#### 选文:
+ + + + +
而这种谜的光晕(aura)似乎是《The Day after Trinity》主体部分着意激发的。他缺席着。所有人在谈论着奥本海默,以不同的视角谈论着奥本海默,而奥本海默在主体部分只以照片形式出现寥寥几次——直至Trinity test(1945年7月16日)之后。和诺兰的《奥本海默》,纪录片没有炫目的白光,只有亲历者描述着那种glitter,“我的人生从此被改变了”。在那之前,他们坦承“没有科学家能够抵挡(如斯创造)的诱惑”。
或者更迟,广岛原子弹爆炸(1945年8月6日)之后。片中健在的科学家回顾那一天。有人掩面,有人先是如释重负“God, it’s done”随后才意识到数十万人灰飞烟灭于是“What did we do”(我们做了什么……);有人的妻子回忆“Trinity那天我们去了庆祝派对,但那天你很depressed”……
如果说大量采访资料组织起的《The Day after Trinity》并不枯燥,是因为这些世界上最杰出的大脑在时隔30多年后还被捕捉到了一种共同的脆弱感。“Inevitable”(不可避免),当一个machinery开始运作,就不可能停下——为避免纳粹德国先制造出原子弹,美国紧锣密鼓制造原子弹;纳粹德国在1945年5月的投降并没有中止曼哈顿计划,7月Trinity test成功;广岛和长崎的焦土也只是先声,很快“因为苏联在制造氢弹,所以美国必须在苏联之前造出氢弹”成了新的理由。爱德华·泰勒和西海岸的科学家们相信如果美国不造出氢弹,他们将在苏联的集中营里度过余生。对苏联的恐惧比当年对纳粹的恐惧更甚。而奥本海默仿佛对氢弹不感兴趣。
“当你队伍里最杰出的篮球运动员突然百投不中,你会怎么想?”奥本海默的悲剧是集体制造,关于氢弹乃至核武器作为战略,关于科学家和军队的体制性关系(洛斯拉斯莫斯始终以“实验室”而非“军方”的姿态存在),而非诺兰版《奥本海默》所刻画的,仅由斯特劳斯个人嫉妒所致——尽管嫉妒他的人也不止斯特劳斯一个。奥本海默似乎站在“美国”和“爱国主义”的反面。当他站在洛斯阿斯莫斯科学主管的位置上时,随着权力的幻象而来的是鲜花、掌声和对“神”的爱戴,或是科学家的理性,或是广岛的活尸和死尸(诺兰版《奥本海默》让他们出现在了奥本海默的幻觉中),还让他保留警惕,但对“氢弹之父”泰勒和其他一些科学家来说,核爆后的“失控”或许不值一提,跻身machinery的巨型结构,分享其权力——更为迷人。吞噬了广岛、长崎和奥本海默本人的machinery,还在吞噬着今天的世界。
+ + + + +
#### 任务说明:
1 - 请用两句话概括这段谈纪录片《The Day after Trinity》的文字。
2 - 请从最后一句之后续写这段谈纪录片《The Day after Trinity》的文字。
这些行做题时用不上。
+ + + + +
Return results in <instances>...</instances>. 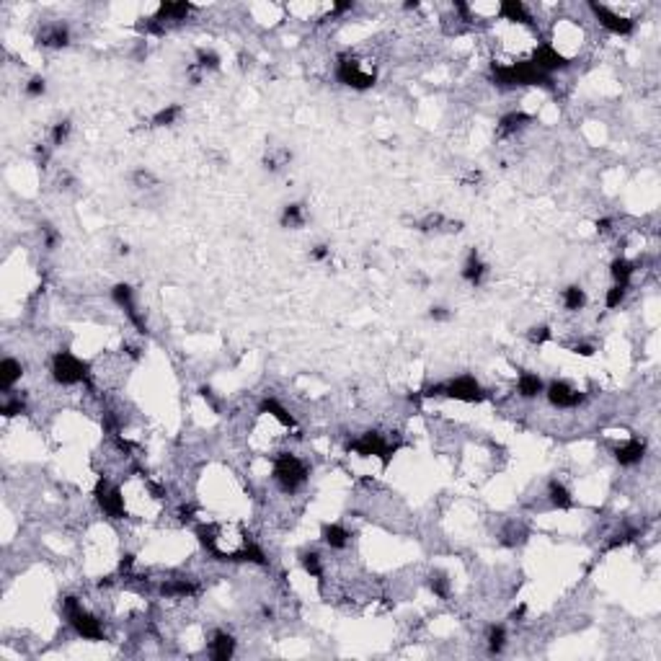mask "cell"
I'll return each instance as SVG.
<instances>
[{"mask_svg":"<svg viewBox=\"0 0 661 661\" xmlns=\"http://www.w3.org/2000/svg\"><path fill=\"white\" fill-rule=\"evenodd\" d=\"M646 457V442L638 437H628L625 442H620L618 447H615V460H618V465H622V468H636V465L643 463Z\"/></svg>","mask_w":661,"mask_h":661,"instance_id":"cell-4","label":"cell"},{"mask_svg":"<svg viewBox=\"0 0 661 661\" xmlns=\"http://www.w3.org/2000/svg\"><path fill=\"white\" fill-rule=\"evenodd\" d=\"M488 274V264L480 258V253L473 248L471 253H468V258H465L463 269H460V277H463V281H468L471 287H480L483 284V279H486Z\"/></svg>","mask_w":661,"mask_h":661,"instance_id":"cell-7","label":"cell"},{"mask_svg":"<svg viewBox=\"0 0 661 661\" xmlns=\"http://www.w3.org/2000/svg\"><path fill=\"white\" fill-rule=\"evenodd\" d=\"M300 566L310 578H323L326 576V558L318 550H302L300 553Z\"/></svg>","mask_w":661,"mask_h":661,"instance_id":"cell-15","label":"cell"},{"mask_svg":"<svg viewBox=\"0 0 661 661\" xmlns=\"http://www.w3.org/2000/svg\"><path fill=\"white\" fill-rule=\"evenodd\" d=\"M545 499H548V504L553 506V509H561V512H566V509H571V506H573V494H571V488L566 486L563 480H558V478H553L550 483H548Z\"/></svg>","mask_w":661,"mask_h":661,"instance_id":"cell-11","label":"cell"},{"mask_svg":"<svg viewBox=\"0 0 661 661\" xmlns=\"http://www.w3.org/2000/svg\"><path fill=\"white\" fill-rule=\"evenodd\" d=\"M321 540L326 548L341 553V550H347V548L352 545V532H349V527H344L341 522H326L321 527Z\"/></svg>","mask_w":661,"mask_h":661,"instance_id":"cell-5","label":"cell"},{"mask_svg":"<svg viewBox=\"0 0 661 661\" xmlns=\"http://www.w3.org/2000/svg\"><path fill=\"white\" fill-rule=\"evenodd\" d=\"M587 289L578 287V284H571V287L561 289V305L566 313H581L587 307Z\"/></svg>","mask_w":661,"mask_h":661,"instance_id":"cell-13","label":"cell"},{"mask_svg":"<svg viewBox=\"0 0 661 661\" xmlns=\"http://www.w3.org/2000/svg\"><path fill=\"white\" fill-rule=\"evenodd\" d=\"M429 589H431V594L434 597H439V599H450V592H452V578L447 576L445 571H439V569H434V571H429Z\"/></svg>","mask_w":661,"mask_h":661,"instance_id":"cell-16","label":"cell"},{"mask_svg":"<svg viewBox=\"0 0 661 661\" xmlns=\"http://www.w3.org/2000/svg\"><path fill=\"white\" fill-rule=\"evenodd\" d=\"M70 132H73V122L70 119H60L50 127V140L47 145L50 148H62L67 140H70Z\"/></svg>","mask_w":661,"mask_h":661,"instance_id":"cell-18","label":"cell"},{"mask_svg":"<svg viewBox=\"0 0 661 661\" xmlns=\"http://www.w3.org/2000/svg\"><path fill=\"white\" fill-rule=\"evenodd\" d=\"M307 223V212L302 204H284V209H281V217H279V225L284 228V230H300V228H305Z\"/></svg>","mask_w":661,"mask_h":661,"instance_id":"cell-14","label":"cell"},{"mask_svg":"<svg viewBox=\"0 0 661 661\" xmlns=\"http://www.w3.org/2000/svg\"><path fill=\"white\" fill-rule=\"evenodd\" d=\"M630 287H622V284H612V287L604 289V307L607 310H618L622 302H625V298H628Z\"/></svg>","mask_w":661,"mask_h":661,"instance_id":"cell-21","label":"cell"},{"mask_svg":"<svg viewBox=\"0 0 661 661\" xmlns=\"http://www.w3.org/2000/svg\"><path fill=\"white\" fill-rule=\"evenodd\" d=\"M183 114V109L179 104H168L165 109H160L155 116H153V127H171V124L179 122V116Z\"/></svg>","mask_w":661,"mask_h":661,"instance_id":"cell-22","label":"cell"},{"mask_svg":"<svg viewBox=\"0 0 661 661\" xmlns=\"http://www.w3.org/2000/svg\"><path fill=\"white\" fill-rule=\"evenodd\" d=\"M636 272H638V264H636V261H630L628 256L612 258V264H610L612 284H622V287H630V281H633Z\"/></svg>","mask_w":661,"mask_h":661,"instance_id":"cell-12","label":"cell"},{"mask_svg":"<svg viewBox=\"0 0 661 661\" xmlns=\"http://www.w3.org/2000/svg\"><path fill=\"white\" fill-rule=\"evenodd\" d=\"M527 339H529V344H548V341L553 339V330H550V326H532L529 328V333H527Z\"/></svg>","mask_w":661,"mask_h":661,"instance_id":"cell-24","label":"cell"},{"mask_svg":"<svg viewBox=\"0 0 661 661\" xmlns=\"http://www.w3.org/2000/svg\"><path fill=\"white\" fill-rule=\"evenodd\" d=\"M289 160H292V153L287 148H272L264 158V168L269 174H277L284 165H289Z\"/></svg>","mask_w":661,"mask_h":661,"instance_id":"cell-19","label":"cell"},{"mask_svg":"<svg viewBox=\"0 0 661 661\" xmlns=\"http://www.w3.org/2000/svg\"><path fill=\"white\" fill-rule=\"evenodd\" d=\"M543 396H545L548 403L553 405V408H558V411L578 408V405L587 401V396H584L576 385H571L569 380H550L545 385V393H543Z\"/></svg>","mask_w":661,"mask_h":661,"instance_id":"cell-2","label":"cell"},{"mask_svg":"<svg viewBox=\"0 0 661 661\" xmlns=\"http://www.w3.org/2000/svg\"><path fill=\"white\" fill-rule=\"evenodd\" d=\"M24 93H26V99H41V96L47 93V81H44L41 75H32V78L24 83Z\"/></svg>","mask_w":661,"mask_h":661,"instance_id":"cell-23","label":"cell"},{"mask_svg":"<svg viewBox=\"0 0 661 661\" xmlns=\"http://www.w3.org/2000/svg\"><path fill=\"white\" fill-rule=\"evenodd\" d=\"M50 377L52 382H57L62 388H75V385L91 380V370L81 356H75L67 349H60L50 359Z\"/></svg>","mask_w":661,"mask_h":661,"instance_id":"cell-1","label":"cell"},{"mask_svg":"<svg viewBox=\"0 0 661 661\" xmlns=\"http://www.w3.org/2000/svg\"><path fill=\"white\" fill-rule=\"evenodd\" d=\"M209 656L215 661H228L232 659V653H235V638L228 633V630H215L212 633V638H209Z\"/></svg>","mask_w":661,"mask_h":661,"instance_id":"cell-9","label":"cell"},{"mask_svg":"<svg viewBox=\"0 0 661 661\" xmlns=\"http://www.w3.org/2000/svg\"><path fill=\"white\" fill-rule=\"evenodd\" d=\"M220 55H217L215 50H209V47H199L197 50V60H194V65L202 70V73H212V70H220Z\"/></svg>","mask_w":661,"mask_h":661,"instance_id":"cell-20","label":"cell"},{"mask_svg":"<svg viewBox=\"0 0 661 661\" xmlns=\"http://www.w3.org/2000/svg\"><path fill=\"white\" fill-rule=\"evenodd\" d=\"M24 377V362L16 359V356H6L0 362V390H13Z\"/></svg>","mask_w":661,"mask_h":661,"instance_id":"cell-10","label":"cell"},{"mask_svg":"<svg viewBox=\"0 0 661 661\" xmlns=\"http://www.w3.org/2000/svg\"><path fill=\"white\" fill-rule=\"evenodd\" d=\"M545 393V380L537 375V372H520L517 375V396L522 398V401H535V398H540Z\"/></svg>","mask_w":661,"mask_h":661,"instance_id":"cell-8","label":"cell"},{"mask_svg":"<svg viewBox=\"0 0 661 661\" xmlns=\"http://www.w3.org/2000/svg\"><path fill=\"white\" fill-rule=\"evenodd\" d=\"M506 641H509V633H506V628L499 622V625H488L486 630V646H488V653H501L506 648Z\"/></svg>","mask_w":661,"mask_h":661,"instance_id":"cell-17","label":"cell"},{"mask_svg":"<svg viewBox=\"0 0 661 661\" xmlns=\"http://www.w3.org/2000/svg\"><path fill=\"white\" fill-rule=\"evenodd\" d=\"M39 44L44 50H65L70 44V26L62 24V21H52V24H44L39 29Z\"/></svg>","mask_w":661,"mask_h":661,"instance_id":"cell-3","label":"cell"},{"mask_svg":"<svg viewBox=\"0 0 661 661\" xmlns=\"http://www.w3.org/2000/svg\"><path fill=\"white\" fill-rule=\"evenodd\" d=\"M529 124H532V116H529L527 111L514 109V111H506V114L499 119L496 130H499V137H517L520 132L527 130Z\"/></svg>","mask_w":661,"mask_h":661,"instance_id":"cell-6","label":"cell"},{"mask_svg":"<svg viewBox=\"0 0 661 661\" xmlns=\"http://www.w3.org/2000/svg\"><path fill=\"white\" fill-rule=\"evenodd\" d=\"M310 258L313 261H328L330 258V246H326V243H318V246L310 248Z\"/></svg>","mask_w":661,"mask_h":661,"instance_id":"cell-26","label":"cell"},{"mask_svg":"<svg viewBox=\"0 0 661 661\" xmlns=\"http://www.w3.org/2000/svg\"><path fill=\"white\" fill-rule=\"evenodd\" d=\"M429 318L434 323H445V321H450L452 318V310L447 305H431L429 307Z\"/></svg>","mask_w":661,"mask_h":661,"instance_id":"cell-25","label":"cell"}]
</instances>
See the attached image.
+ + + + +
#### 各题答案:
1 - 纪录片《The Day after Trinity》让众人从不同视角谈论奥本海默，亲历者回顾Trinity试验和广岛原子弹爆炸后的心情，片中捕捉到这些科学家共同的脆弱感。文中认为奥本海默的悲剧是集体制造的，而不像诺兰版《奥本海默》所刻画的那样仅由斯特劳斯个人嫉妒所致，而吞噬了他的machinery至今还在吞噬着世界。

2 -
广岛之后,《The Day after Trinity》才不疾不徐地引入了奥本海默的一些影像资料。纽约街头大字滚动播放着“日本投降”,下一秒,奥本海默举着右臂,宛如希特勒曾经的样子——镜头拉远,我们才看到那只是一幅奥本海默指点江山的照片。“现在我成了死神,世界的毁灭者”(Now I am become Death, the destroyer of worlds),奥本海默如此演讲,随后是核爆的影像,蘑菇云一次,一次,又一次腾空,直至观者精神创伤。
诺兰版《奥本海默》中仅有Trinity test的“复原”,未插入任何广岛、长崎以及其他核爆试验的真实影像。这是明智的选择,此种人类的罹难在任何意义上unrepresentable。《The Day after Trinity》和《奥本海默》在素材上的一取一舍,各有深意。《奥本海默》聚焦奥本海默的视角,自然不能得见。以诺兰的实拍狂热(或美学自负),自然也不愿借助archive素材。而《The Day after Trinity 》决然不能不引入那些皮肤一片片剥落,骷颅头散落街头的影像,因为它们才是对“科技的傲慢”(technical arrogance)无声的回应。让一朵朵蘑菇云不厌其烦地轰炸观众吧,只有如此,“我们生活在一个有核世界”这个可怕的,但似乎又太默认而变得无关痛痒的现实,才能再次进入视野。
在《The Day after Trinity》的结尾,老派纪录片的“上帝男中音”几乎毫无感情到令人绝望。而这些科学家们,包括奥本海默的弟弟,都在失控中战栗和无能为力。黑白照片里的奥本海默,其眸子中的精光在近一个世纪后还是直勾勾地流溢至屏幕之外。而直到结尾的一段影像资料,老年奥本海默某次提及此事时眼中的泪光,又更为摄人心魄。他是那个谜。在他一个人的悲剧里,科学和人类之间那种复杂的、随时走向失控的关系,以及我们生活的这个世界流沙般的短暂、脆弱和缥缈,紧密地交织。愈是为斯人、斯事着迷和唏嘘,我便愈无法忍受基里安·墨菲盲人般的“奥本海默”。或许,让奥本海默本人缺席的纪录片,才是叙述这段不可能叙述的历史的最好方式。
“科学家们以为他们能改变政府思考战争的方式,但似乎每个人都只是把它当成了另一种用于国防的武器罢了”。科学把人们想象和没想象过的东西制造出来,然后呢?这样的战栗和无力《奥本海默》将奥本海默塑造为普罗米修斯,也即肯定他的无辜,并在结尾处拉出爱因斯坦来“点题”(宛如高考作文)后——被冲洗得一干二净。玩各种叙事实验和视觉实验的诺兰在玩世不恭多年后,终于拍了一太“奥斯卡”的传记片,并且几乎锁定了奥斯卡,但那些被异化的科学和心灵,也在这中规中矩的“冲奥”之旅中失声。